L’assistant de sécurité pénitentiaire occupe surtout un rôle administratif et organisationnel : gestion des dossiers des détenus, rapports, planning, logistique. L’agent de surveillance pénitentiaire est en contact direct avec les détenus : surveillance des ailes, rondes, fouilles, gestion des conflits et escortes lors des transferts. Ce sont deux fonctions complémentaires aux missions distinctes.
Quels sont les horaires de travail d’un agent pénitentiaire ?
Les agents travaillent en rotation par équipes de 8 heures, 7 jours sur 7 et 24 heures sur 24 : matin (6h-14h), après-midi (14h-22h) et nuit (22h-6h).
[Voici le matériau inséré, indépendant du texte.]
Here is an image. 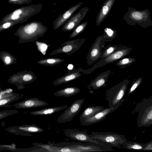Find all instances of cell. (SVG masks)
I'll use <instances>...</instances> for the list:
<instances>
[{"mask_svg":"<svg viewBox=\"0 0 152 152\" xmlns=\"http://www.w3.org/2000/svg\"><path fill=\"white\" fill-rule=\"evenodd\" d=\"M50 148L55 152H98L114 150L106 145L94 142H63L54 145H50Z\"/></svg>","mask_w":152,"mask_h":152,"instance_id":"cell-1","label":"cell"},{"mask_svg":"<svg viewBox=\"0 0 152 152\" xmlns=\"http://www.w3.org/2000/svg\"><path fill=\"white\" fill-rule=\"evenodd\" d=\"M48 28L41 22L33 21L20 26L14 34L19 38L18 42L23 43L33 42L43 37L47 32Z\"/></svg>","mask_w":152,"mask_h":152,"instance_id":"cell-2","label":"cell"},{"mask_svg":"<svg viewBox=\"0 0 152 152\" xmlns=\"http://www.w3.org/2000/svg\"><path fill=\"white\" fill-rule=\"evenodd\" d=\"M42 4H31L19 8L4 16L0 21V25L7 22H13L15 25L26 22L32 16L40 12Z\"/></svg>","mask_w":152,"mask_h":152,"instance_id":"cell-3","label":"cell"},{"mask_svg":"<svg viewBox=\"0 0 152 152\" xmlns=\"http://www.w3.org/2000/svg\"><path fill=\"white\" fill-rule=\"evenodd\" d=\"M128 81L124 80L107 91L105 99L108 103V107L113 108L115 111L124 102L123 99L127 88Z\"/></svg>","mask_w":152,"mask_h":152,"instance_id":"cell-4","label":"cell"},{"mask_svg":"<svg viewBox=\"0 0 152 152\" xmlns=\"http://www.w3.org/2000/svg\"><path fill=\"white\" fill-rule=\"evenodd\" d=\"M150 14V12L148 9L139 10L129 7L123 18L129 25L134 26L137 24L144 28H147L152 25Z\"/></svg>","mask_w":152,"mask_h":152,"instance_id":"cell-5","label":"cell"},{"mask_svg":"<svg viewBox=\"0 0 152 152\" xmlns=\"http://www.w3.org/2000/svg\"><path fill=\"white\" fill-rule=\"evenodd\" d=\"M138 127H147L152 125V97L144 99L136 105Z\"/></svg>","mask_w":152,"mask_h":152,"instance_id":"cell-6","label":"cell"},{"mask_svg":"<svg viewBox=\"0 0 152 152\" xmlns=\"http://www.w3.org/2000/svg\"><path fill=\"white\" fill-rule=\"evenodd\" d=\"M90 134L92 138L100 143L111 147L118 148L127 141L123 135L114 132H92Z\"/></svg>","mask_w":152,"mask_h":152,"instance_id":"cell-7","label":"cell"},{"mask_svg":"<svg viewBox=\"0 0 152 152\" xmlns=\"http://www.w3.org/2000/svg\"><path fill=\"white\" fill-rule=\"evenodd\" d=\"M130 50V48L124 46L107 57L101 58L99 61L93 65L91 68L88 69L89 73H92L98 68L118 61L128 54Z\"/></svg>","mask_w":152,"mask_h":152,"instance_id":"cell-8","label":"cell"},{"mask_svg":"<svg viewBox=\"0 0 152 152\" xmlns=\"http://www.w3.org/2000/svg\"><path fill=\"white\" fill-rule=\"evenodd\" d=\"M105 42L102 35L98 36L91 47L86 57L87 64L91 66L102 58Z\"/></svg>","mask_w":152,"mask_h":152,"instance_id":"cell-9","label":"cell"},{"mask_svg":"<svg viewBox=\"0 0 152 152\" xmlns=\"http://www.w3.org/2000/svg\"><path fill=\"white\" fill-rule=\"evenodd\" d=\"M86 40V38H83L66 41L61 44L58 48L53 51L50 55H53L60 53L67 55L72 54L79 49Z\"/></svg>","mask_w":152,"mask_h":152,"instance_id":"cell-10","label":"cell"},{"mask_svg":"<svg viewBox=\"0 0 152 152\" xmlns=\"http://www.w3.org/2000/svg\"><path fill=\"white\" fill-rule=\"evenodd\" d=\"M84 100V99H82L75 100L59 116L57 122L62 123L72 121L80 112Z\"/></svg>","mask_w":152,"mask_h":152,"instance_id":"cell-11","label":"cell"},{"mask_svg":"<svg viewBox=\"0 0 152 152\" xmlns=\"http://www.w3.org/2000/svg\"><path fill=\"white\" fill-rule=\"evenodd\" d=\"M88 10V7H83L78 12L73 15L63 25L62 31L66 32L73 30L84 18Z\"/></svg>","mask_w":152,"mask_h":152,"instance_id":"cell-12","label":"cell"},{"mask_svg":"<svg viewBox=\"0 0 152 152\" xmlns=\"http://www.w3.org/2000/svg\"><path fill=\"white\" fill-rule=\"evenodd\" d=\"M6 130L12 133L30 136L32 135L30 133H38L44 131L43 129L34 124L12 126L7 128Z\"/></svg>","mask_w":152,"mask_h":152,"instance_id":"cell-13","label":"cell"},{"mask_svg":"<svg viewBox=\"0 0 152 152\" xmlns=\"http://www.w3.org/2000/svg\"><path fill=\"white\" fill-rule=\"evenodd\" d=\"M84 74H88L87 69H83L82 67L70 69L66 74L55 80L52 84L57 86L66 83Z\"/></svg>","mask_w":152,"mask_h":152,"instance_id":"cell-14","label":"cell"},{"mask_svg":"<svg viewBox=\"0 0 152 152\" xmlns=\"http://www.w3.org/2000/svg\"><path fill=\"white\" fill-rule=\"evenodd\" d=\"M65 135L71 139L83 142H94L101 144L93 139L90 134H88L84 131L76 129H68L65 130Z\"/></svg>","mask_w":152,"mask_h":152,"instance_id":"cell-15","label":"cell"},{"mask_svg":"<svg viewBox=\"0 0 152 152\" xmlns=\"http://www.w3.org/2000/svg\"><path fill=\"white\" fill-rule=\"evenodd\" d=\"M82 2L74 5L64 12L60 15L53 21V25L56 30L63 25L82 5Z\"/></svg>","mask_w":152,"mask_h":152,"instance_id":"cell-16","label":"cell"},{"mask_svg":"<svg viewBox=\"0 0 152 152\" xmlns=\"http://www.w3.org/2000/svg\"><path fill=\"white\" fill-rule=\"evenodd\" d=\"M115 111L113 108L108 107L91 117L85 119H79L80 121L83 126L91 125L105 119L107 115Z\"/></svg>","mask_w":152,"mask_h":152,"instance_id":"cell-17","label":"cell"},{"mask_svg":"<svg viewBox=\"0 0 152 152\" xmlns=\"http://www.w3.org/2000/svg\"><path fill=\"white\" fill-rule=\"evenodd\" d=\"M50 104L46 102L40 100L37 97H33L25 99L17 103L13 106L16 108L27 109L46 106Z\"/></svg>","mask_w":152,"mask_h":152,"instance_id":"cell-18","label":"cell"},{"mask_svg":"<svg viewBox=\"0 0 152 152\" xmlns=\"http://www.w3.org/2000/svg\"><path fill=\"white\" fill-rule=\"evenodd\" d=\"M111 70H108L101 73L91 80L87 86L89 89L91 88L94 90H97L107 85L106 83L111 73Z\"/></svg>","mask_w":152,"mask_h":152,"instance_id":"cell-19","label":"cell"},{"mask_svg":"<svg viewBox=\"0 0 152 152\" xmlns=\"http://www.w3.org/2000/svg\"><path fill=\"white\" fill-rule=\"evenodd\" d=\"M115 0H106L103 4L96 18V23L98 26L107 18L113 7Z\"/></svg>","mask_w":152,"mask_h":152,"instance_id":"cell-20","label":"cell"},{"mask_svg":"<svg viewBox=\"0 0 152 152\" xmlns=\"http://www.w3.org/2000/svg\"><path fill=\"white\" fill-rule=\"evenodd\" d=\"M68 107V106L65 105L59 107H50L32 111L30 113V114L34 115H49L61 111Z\"/></svg>","mask_w":152,"mask_h":152,"instance_id":"cell-21","label":"cell"},{"mask_svg":"<svg viewBox=\"0 0 152 152\" xmlns=\"http://www.w3.org/2000/svg\"><path fill=\"white\" fill-rule=\"evenodd\" d=\"M80 91V88L78 87H68L57 91L54 95L56 96L68 97L75 95Z\"/></svg>","mask_w":152,"mask_h":152,"instance_id":"cell-22","label":"cell"},{"mask_svg":"<svg viewBox=\"0 0 152 152\" xmlns=\"http://www.w3.org/2000/svg\"><path fill=\"white\" fill-rule=\"evenodd\" d=\"M104 109L103 106H100L88 107L81 114L79 119H85L91 117Z\"/></svg>","mask_w":152,"mask_h":152,"instance_id":"cell-23","label":"cell"},{"mask_svg":"<svg viewBox=\"0 0 152 152\" xmlns=\"http://www.w3.org/2000/svg\"><path fill=\"white\" fill-rule=\"evenodd\" d=\"M0 58L4 65L8 66L17 63V60L13 55L6 51L0 52Z\"/></svg>","mask_w":152,"mask_h":152,"instance_id":"cell-24","label":"cell"},{"mask_svg":"<svg viewBox=\"0 0 152 152\" xmlns=\"http://www.w3.org/2000/svg\"><path fill=\"white\" fill-rule=\"evenodd\" d=\"M117 35V31L108 27L104 30L103 34L102 35V39L105 42H111Z\"/></svg>","mask_w":152,"mask_h":152,"instance_id":"cell-25","label":"cell"},{"mask_svg":"<svg viewBox=\"0 0 152 152\" xmlns=\"http://www.w3.org/2000/svg\"><path fill=\"white\" fill-rule=\"evenodd\" d=\"M64 60L56 58H50L38 61V64L45 66H53L64 61Z\"/></svg>","mask_w":152,"mask_h":152,"instance_id":"cell-26","label":"cell"},{"mask_svg":"<svg viewBox=\"0 0 152 152\" xmlns=\"http://www.w3.org/2000/svg\"><path fill=\"white\" fill-rule=\"evenodd\" d=\"M124 46L121 44H109L103 50L101 58L107 57L116 51L121 49Z\"/></svg>","mask_w":152,"mask_h":152,"instance_id":"cell-27","label":"cell"},{"mask_svg":"<svg viewBox=\"0 0 152 152\" xmlns=\"http://www.w3.org/2000/svg\"><path fill=\"white\" fill-rule=\"evenodd\" d=\"M22 98L19 94L17 93L16 94L6 98L1 99L0 101V107H7L9 104L12 102L18 100Z\"/></svg>","mask_w":152,"mask_h":152,"instance_id":"cell-28","label":"cell"},{"mask_svg":"<svg viewBox=\"0 0 152 152\" xmlns=\"http://www.w3.org/2000/svg\"><path fill=\"white\" fill-rule=\"evenodd\" d=\"M37 79L34 72L31 71H23V80L24 84L33 83Z\"/></svg>","mask_w":152,"mask_h":152,"instance_id":"cell-29","label":"cell"},{"mask_svg":"<svg viewBox=\"0 0 152 152\" xmlns=\"http://www.w3.org/2000/svg\"><path fill=\"white\" fill-rule=\"evenodd\" d=\"M123 146H120L118 148H125L129 149L141 150L143 149L145 145L137 142H127L124 143Z\"/></svg>","mask_w":152,"mask_h":152,"instance_id":"cell-30","label":"cell"},{"mask_svg":"<svg viewBox=\"0 0 152 152\" xmlns=\"http://www.w3.org/2000/svg\"><path fill=\"white\" fill-rule=\"evenodd\" d=\"M88 22H85L78 25L73 30L69 36L70 38H74L83 32L85 29Z\"/></svg>","mask_w":152,"mask_h":152,"instance_id":"cell-31","label":"cell"},{"mask_svg":"<svg viewBox=\"0 0 152 152\" xmlns=\"http://www.w3.org/2000/svg\"><path fill=\"white\" fill-rule=\"evenodd\" d=\"M35 44L37 46L38 50L44 55H45L48 47L51 45H48L44 42L36 41L35 42Z\"/></svg>","mask_w":152,"mask_h":152,"instance_id":"cell-32","label":"cell"},{"mask_svg":"<svg viewBox=\"0 0 152 152\" xmlns=\"http://www.w3.org/2000/svg\"><path fill=\"white\" fill-rule=\"evenodd\" d=\"M132 61L130 58H126L118 60L115 63V66L119 68H124L130 64Z\"/></svg>","mask_w":152,"mask_h":152,"instance_id":"cell-33","label":"cell"},{"mask_svg":"<svg viewBox=\"0 0 152 152\" xmlns=\"http://www.w3.org/2000/svg\"><path fill=\"white\" fill-rule=\"evenodd\" d=\"M16 110H3L0 111V119H2L9 116L14 115L18 112Z\"/></svg>","mask_w":152,"mask_h":152,"instance_id":"cell-34","label":"cell"},{"mask_svg":"<svg viewBox=\"0 0 152 152\" xmlns=\"http://www.w3.org/2000/svg\"><path fill=\"white\" fill-rule=\"evenodd\" d=\"M33 0H8V2L14 5H23L29 4L32 3Z\"/></svg>","mask_w":152,"mask_h":152,"instance_id":"cell-35","label":"cell"},{"mask_svg":"<svg viewBox=\"0 0 152 152\" xmlns=\"http://www.w3.org/2000/svg\"><path fill=\"white\" fill-rule=\"evenodd\" d=\"M15 25V24L12 21H7L4 23L0 25V32L10 28Z\"/></svg>","mask_w":152,"mask_h":152,"instance_id":"cell-36","label":"cell"},{"mask_svg":"<svg viewBox=\"0 0 152 152\" xmlns=\"http://www.w3.org/2000/svg\"><path fill=\"white\" fill-rule=\"evenodd\" d=\"M141 79H139L136 81L134 84L133 85L130 89L129 90L128 92V94H130L133 92L134 90L137 88L138 86L140 84V82L141 81Z\"/></svg>","mask_w":152,"mask_h":152,"instance_id":"cell-37","label":"cell"},{"mask_svg":"<svg viewBox=\"0 0 152 152\" xmlns=\"http://www.w3.org/2000/svg\"><path fill=\"white\" fill-rule=\"evenodd\" d=\"M59 1H61L62 0H58Z\"/></svg>","mask_w":152,"mask_h":152,"instance_id":"cell-38","label":"cell"}]
</instances>
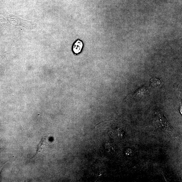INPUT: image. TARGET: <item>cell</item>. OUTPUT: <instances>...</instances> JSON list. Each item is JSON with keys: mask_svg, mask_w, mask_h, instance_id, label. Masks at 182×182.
Instances as JSON below:
<instances>
[{"mask_svg": "<svg viewBox=\"0 0 182 182\" xmlns=\"http://www.w3.org/2000/svg\"><path fill=\"white\" fill-rule=\"evenodd\" d=\"M125 153L127 156H129V155L132 154V153H133V151L130 148H127V149L125 151Z\"/></svg>", "mask_w": 182, "mask_h": 182, "instance_id": "7", "label": "cell"}, {"mask_svg": "<svg viewBox=\"0 0 182 182\" xmlns=\"http://www.w3.org/2000/svg\"><path fill=\"white\" fill-rule=\"evenodd\" d=\"M150 81L151 86L154 87L160 85L161 83V81L156 78H152Z\"/></svg>", "mask_w": 182, "mask_h": 182, "instance_id": "6", "label": "cell"}, {"mask_svg": "<svg viewBox=\"0 0 182 182\" xmlns=\"http://www.w3.org/2000/svg\"><path fill=\"white\" fill-rule=\"evenodd\" d=\"M146 89L144 87L141 88L138 90L134 95V97L135 98H141L143 97L145 93Z\"/></svg>", "mask_w": 182, "mask_h": 182, "instance_id": "4", "label": "cell"}, {"mask_svg": "<svg viewBox=\"0 0 182 182\" xmlns=\"http://www.w3.org/2000/svg\"><path fill=\"white\" fill-rule=\"evenodd\" d=\"M105 148L108 153H113L115 151V147L113 144L111 143H106Z\"/></svg>", "mask_w": 182, "mask_h": 182, "instance_id": "5", "label": "cell"}, {"mask_svg": "<svg viewBox=\"0 0 182 182\" xmlns=\"http://www.w3.org/2000/svg\"><path fill=\"white\" fill-rule=\"evenodd\" d=\"M113 133L116 137L120 139L124 138L125 136V132L121 129H116Z\"/></svg>", "mask_w": 182, "mask_h": 182, "instance_id": "3", "label": "cell"}, {"mask_svg": "<svg viewBox=\"0 0 182 182\" xmlns=\"http://www.w3.org/2000/svg\"><path fill=\"white\" fill-rule=\"evenodd\" d=\"M47 138V136H45L44 137L42 138L40 144L38 145L37 152H36L35 155L34 156L32 159L36 158V156L38 155V154L40 153L42 151L43 147L45 145V143H46Z\"/></svg>", "mask_w": 182, "mask_h": 182, "instance_id": "2", "label": "cell"}, {"mask_svg": "<svg viewBox=\"0 0 182 182\" xmlns=\"http://www.w3.org/2000/svg\"><path fill=\"white\" fill-rule=\"evenodd\" d=\"M3 164V165H1V166H0V174H1V170L2 169V168H3V167H4V164Z\"/></svg>", "mask_w": 182, "mask_h": 182, "instance_id": "8", "label": "cell"}, {"mask_svg": "<svg viewBox=\"0 0 182 182\" xmlns=\"http://www.w3.org/2000/svg\"><path fill=\"white\" fill-rule=\"evenodd\" d=\"M83 47L84 43L82 41L77 39L72 45V50L75 55L79 54L81 53Z\"/></svg>", "mask_w": 182, "mask_h": 182, "instance_id": "1", "label": "cell"}]
</instances>
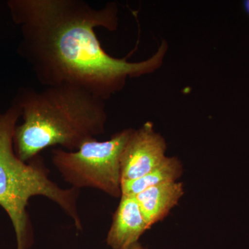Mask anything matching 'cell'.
Segmentation results:
<instances>
[{
  "label": "cell",
  "mask_w": 249,
  "mask_h": 249,
  "mask_svg": "<svg viewBox=\"0 0 249 249\" xmlns=\"http://www.w3.org/2000/svg\"><path fill=\"white\" fill-rule=\"evenodd\" d=\"M7 4L22 31L19 53L45 88L73 85L106 101L128 78L160 68L168 49L163 42L152 57L137 62L109 55L95 29H117L114 2L101 9L83 0H11Z\"/></svg>",
  "instance_id": "1"
},
{
  "label": "cell",
  "mask_w": 249,
  "mask_h": 249,
  "mask_svg": "<svg viewBox=\"0 0 249 249\" xmlns=\"http://www.w3.org/2000/svg\"><path fill=\"white\" fill-rule=\"evenodd\" d=\"M105 101L73 85L23 89L15 101L24 120L15 129L16 155L28 162L47 147L59 145L76 151L85 142L96 139L106 132Z\"/></svg>",
  "instance_id": "2"
},
{
  "label": "cell",
  "mask_w": 249,
  "mask_h": 249,
  "mask_svg": "<svg viewBox=\"0 0 249 249\" xmlns=\"http://www.w3.org/2000/svg\"><path fill=\"white\" fill-rule=\"evenodd\" d=\"M20 116L22 111L16 103L0 114V206L12 222L18 249H28L31 237L26 209L33 196H44L58 204L78 230L83 229V224L77 206L78 190L65 189L52 181L40 156L27 163L16 155L14 137Z\"/></svg>",
  "instance_id": "3"
},
{
  "label": "cell",
  "mask_w": 249,
  "mask_h": 249,
  "mask_svg": "<svg viewBox=\"0 0 249 249\" xmlns=\"http://www.w3.org/2000/svg\"><path fill=\"white\" fill-rule=\"evenodd\" d=\"M132 130L124 129L104 142L89 141L76 151L53 149V164L72 188H94L121 197V155Z\"/></svg>",
  "instance_id": "4"
},
{
  "label": "cell",
  "mask_w": 249,
  "mask_h": 249,
  "mask_svg": "<svg viewBox=\"0 0 249 249\" xmlns=\"http://www.w3.org/2000/svg\"><path fill=\"white\" fill-rule=\"evenodd\" d=\"M166 150L164 138L151 122L133 129L121 155V182L137 179L155 169L166 158Z\"/></svg>",
  "instance_id": "5"
},
{
  "label": "cell",
  "mask_w": 249,
  "mask_h": 249,
  "mask_svg": "<svg viewBox=\"0 0 249 249\" xmlns=\"http://www.w3.org/2000/svg\"><path fill=\"white\" fill-rule=\"evenodd\" d=\"M116 209L106 242L112 249H120L135 242L150 229L135 196L122 195Z\"/></svg>",
  "instance_id": "6"
},
{
  "label": "cell",
  "mask_w": 249,
  "mask_h": 249,
  "mask_svg": "<svg viewBox=\"0 0 249 249\" xmlns=\"http://www.w3.org/2000/svg\"><path fill=\"white\" fill-rule=\"evenodd\" d=\"M183 194L182 183L174 181L147 188L134 196L147 225L151 228L170 213Z\"/></svg>",
  "instance_id": "7"
},
{
  "label": "cell",
  "mask_w": 249,
  "mask_h": 249,
  "mask_svg": "<svg viewBox=\"0 0 249 249\" xmlns=\"http://www.w3.org/2000/svg\"><path fill=\"white\" fill-rule=\"evenodd\" d=\"M183 165L178 157H166L160 165L142 178L121 182V196H136L141 192L162 183L178 181Z\"/></svg>",
  "instance_id": "8"
},
{
  "label": "cell",
  "mask_w": 249,
  "mask_h": 249,
  "mask_svg": "<svg viewBox=\"0 0 249 249\" xmlns=\"http://www.w3.org/2000/svg\"><path fill=\"white\" fill-rule=\"evenodd\" d=\"M120 249H147L145 248L139 242H135V243L132 244L126 247H123Z\"/></svg>",
  "instance_id": "9"
},
{
  "label": "cell",
  "mask_w": 249,
  "mask_h": 249,
  "mask_svg": "<svg viewBox=\"0 0 249 249\" xmlns=\"http://www.w3.org/2000/svg\"><path fill=\"white\" fill-rule=\"evenodd\" d=\"M244 6H245V9L247 11V14L249 16V0H247L244 2Z\"/></svg>",
  "instance_id": "10"
}]
</instances>
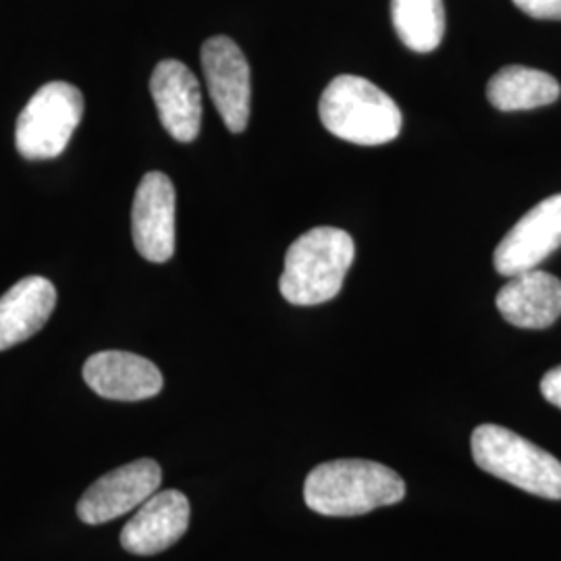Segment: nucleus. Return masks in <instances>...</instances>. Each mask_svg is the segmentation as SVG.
Returning a JSON list of instances; mask_svg holds the SVG:
<instances>
[{
    "mask_svg": "<svg viewBox=\"0 0 561 561\" xmlns=\"http://www.w3.org/2000/svg\"><path fill=\"white\" fill-rule=\"evenodd\" d=\"M319 115L329 134L358 146H382L401 134L400 106L379 85L358 76L331 81L319 102Z\"/></svg>",
    "mask_w": 561,
    "mask_h": 561,
    "instance_id": "3",
    "label": "nucleus"
},
{
    "mask_svg": "<svg viewBox=\"0 0 561 561\" xmlns=\"http://www.w3.org/2000/svg\"><path fill=\"white\" fill-rule=\"evenodd\" d=\"M83 117V96L67 81H50L30 99L15 127V146L25 161L57 159Z\"/></svg>",
    "mask_w": 561,
    "mask_h": 561,
    "instance_id": "5",
    "label": "nucleus"
},
{
    "mask_svg": "<svg viewBox=\"0 0 561 561\" xmlns=\"http://www.w3.org/2000/svg\"><path fill=\"white\" fill-rule=\"evenodd\" d=\"M560 92L553 76L524 65L503 67L486 85V99L503 113L547 106L560 99Z\"/></svg>",
    "mask_w": 561,
    "mask_h": 561,
    "instance_id": "15",
    "label": "nucleus"
},
{
    "mask_svg": "<svg viewBox=\"0 0 561 561\" xmlns=\"http://www.w3.org/2000/svg\"><path fill=\"white\" fill-rule=\"evenodd\" d=\"M57 289L44 277L18 280L0 298V352L34 337L53 317Z\"/></svg>",
    "mask_w": 561,
    "mask_h": 561,
    "instance_id": "14",
    "label": "nucleus"
},
{
    "mask_svg": "<svg viewBox=\"0 0 561 561\" xmlns=\"http://www.w3.org/2000/svg\"><path fill=\"white\" fill-rule=\"evenodd\" d=\"M161 482L159 461L144 458L125 463L106 472L81 495L78 516L90 526L117 520L159 493Z\"/></svg>",
    "mask_w": 561,
    "mask_h": 561,
    "instance_id": "6",
    "label": "nucleus"
},
{
    "mask_svg": "<svg viewBox=\"0 0 561 561\" xmlns=\"http://www.w3.org/2000/svg\"><path fill=\"white\" fill-rule=\"evenodd\" d=\"M405 497V482L396 470L370 460H333L312 468L304 484V502L333 518L362 516L396 505Z\"/></svg>",
    "mask_w": 561,
    "mask_h": 561,
    "instance_id": "1",
    "label": "nucleus"
},
{
    "mask_svg": "<svg viewBox=\"0 0 561 561\" xmlns=\"http://www.w3.org/2000/svg\"><path fill=\"white\" fill-rule=\"evenodd\" d=\"M131 236L141 259L169 262L175 254V187L164 173L152 171L141 178L134 208Z\"/></svg>",
    "mask_w": 561,
    "mask_h": 561,
    "instance_id": "9",
    "label": "nucleus"
},
{
    "mask_svg": "<svg viewBox=\"0 0 561 561\" xmlns=\"http://www.w3.org/2000/svg\"><path fill=\"white\" fill-rule=\"evenodd\" d=\"M514 4L528 18L561 21V0H514Z\"/></svg>",
    "mask_w": 561,
    "mask_h": 561,
    "instance_id": "17",
    "label": "nucleus"
},
{
    "mask_svg": "<svg viewBox=\"0 0 561 561\" xmlns=\"http://www.w3.org/2000/svg\"><path fill=\"white\" fill-rule=\"evenodd\" d=\"M561 248V194L549 196L516 222L495 250V271L516 277L535 271Z\"/></svg>",
    "mask_w": 561,
    "mask_h": 561,
    "instance_id": "8",
    "label": "nucleus"
},
{
    "mask_svg": "<svg viewBox=\"0 0 561 561\" xmlns=\"http://www.w3.org/2000/svg\"><path fill=\"white\" fill-rule=\"evenodd\" d=\"M83 381L104 400H150L162 391V375L154 362L131 352H99L83 364Z\"/></svg>",
    "mask_w": 561,
    "mask_h": 561,
    "instance_id": "11",
    "label": "nucleus"
},
{
    "mask_svg": "<svg viewBox=\"0 0 561 561\" xmlns=\"http://www.w3.org/2000/svg\"><path fill=\"white\" fill-rule=\"evenodd\" d=\"M201 59L210 99L227 129L241 134L250 121L252 81L250 65L240 46L227 36H215L204 42Z\"/></svg>",
    "mask_w": 561,
    "mask_h": 561,
    "instance_id": "7",
    "label": "nucleus"
},
{
    "mask_svg": "<svg viewBox=\"0 0 561 561\" xmlns=\"http://www.w3.org/2000/svg\"><path fill=\"white\" fill-rule=\"evenodd\" d=\"M356 259L347 231L314 227L294 241L285 254L279 291L294 306H319L333 300Z\"/></svg>",
    "mask_w": 561,
    "mask_h": 561,
    "instance_id": "2",
    "label": "nucleus"
},
{
    "mask_svg": "<svg viewBox=\"0 0 561 561\" xmlns=\"http://www.w3.org/2000/svg\"><path fill=\"white\" fill-rule=\"evenodd\" d=\"M190 526V502L178 489L154 493L121 530V547L134 556H157L173 547Z\"/></svg>",
    "mask_w": 561,
    "mask_h": 561,
    "instance_id": "10",
    "label": "nucleus"
},
{
    "mask_svg": "<svg viewBox=\"0 0 561 561\" xmlns=\"http://www.w3.org/2000/svg\"><path fill=\"white\" fill-rule=\"evenodd\" d=\"M391 21L410 50L433 53L445 34V7L443 0H391Z\"/></svg>",
    "mask_w": 561,
    "mask_h": 561,
    "instance_id": "16",
    "label": "nucleus"
},
{
    "mask_svg": "<svg viewBox=\"0 0 561 561\" xmlns=\"http://www.w3.org/2000/svg\"><path fill=\"white\" fill-rule=\"evenodd\" d=\"M497 310L514 327L547 329L561 317V280L539 268L516 275L500 289Z\"/></svg>",
    "mask_w": 561,
    "mask_h": 561,
    "instance_id": "13",
    "label": "nucleus"
},
{
    "mask_svg": "<svg viewBox=\"0 0 561 561\" xmlns=\"http://www.w3.org/2000/svg\"><path fill=\"white\" fill-rule=\"evenodd\" d=\"M541 393L545 400L561 410V366L551 368L541 381Z\"/></svg>",
    "mask_w": 561,
    "mask_h": 561,
    "instance_id": "18",
    "label": "nucleus"
},
{
    "mask_svg": "<svg viewBox=\"0 0 561 561\" xmlns=\"http://www.w3.org/2000/svg\"><path fill=\"white\" fill-rule=\"evenodd\" d=\"M150 92L162 127L178 141H194L201 134L202 94L196 76L181 60H161L152 73Z\"/></svg>",
    "mask_w": 561,
    "mask_h": 561,
    "instance_id": "12",
    "label": "nucleus"
},
{
    "mask_svg": "<svg viewBox=\"0 0 561 561\" xmlns=\"http://www.w3.org/2000/svg\"><path fill=\"white\" fill-rule=\"evenodd\" d=\"M472 458L482 472L518 486L542 500H561V461L500 424L474 428Z\"/></svg>",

Les week-ends et jours fériés sont concernés, généralement un week-end sur deux. Ces prestations irrégulières ouvrent droit à des primes : indemnités de nuit, majoration du samedi à 150 % et double rémunération le dimanche.
Pourquoi y a-t-il une pénurie d’agents pénitentiaires en Belgique ?
La Belgique manque d’environ 1 200 agents statutaires. Les causes principales sont le gel du barème depuis 2009, des conditions de travail difficiles (stress, surpopulation carcérale, horaires contraignants), le recours à des contrats précaires comme le contrat Rosetta ou des CDD de deux ans, et un salaire jugé peu attractif face au niveau d’études désormais exigé. Les syndicats réclament une revalorisation et un vrai 13e mois.
Quel est le barème salarial 20 AP pour les agents pénitentiaires ?
Le barème 20 AP, au niveau C statutaire, comprend cinq échelles : 20AP (départ à 15 530 euros brut annuel), 20BP (après 4 ans), 20CP (après 12 ans), 20DP (grade de chef d’équipe) et 20EP (chef d’équipe avec 8 ans d’ancienneté, limitée à 35 % des emplois). Chaque échelle compte plusieurs échelons annuels qui font progresser le traitement avec l’ancienneté.
Quelles sont les missions principales d’un agent de surveillance pénitentiaire ?
Les missions s’articulent autour de trois axes. La sécurité d’abord : surveillance, rondes, fouilles, contrôle des visites, gestion des conflits et prévention des évasions. La vie quotidienne ensuite : réveil, repas, douches, attribution des travaux, activités sportives et culturelles. La réinsertion enfin : maintien du contact humain, accompagnement administratif et rédaction de rapports pour l’équipe psychosociale.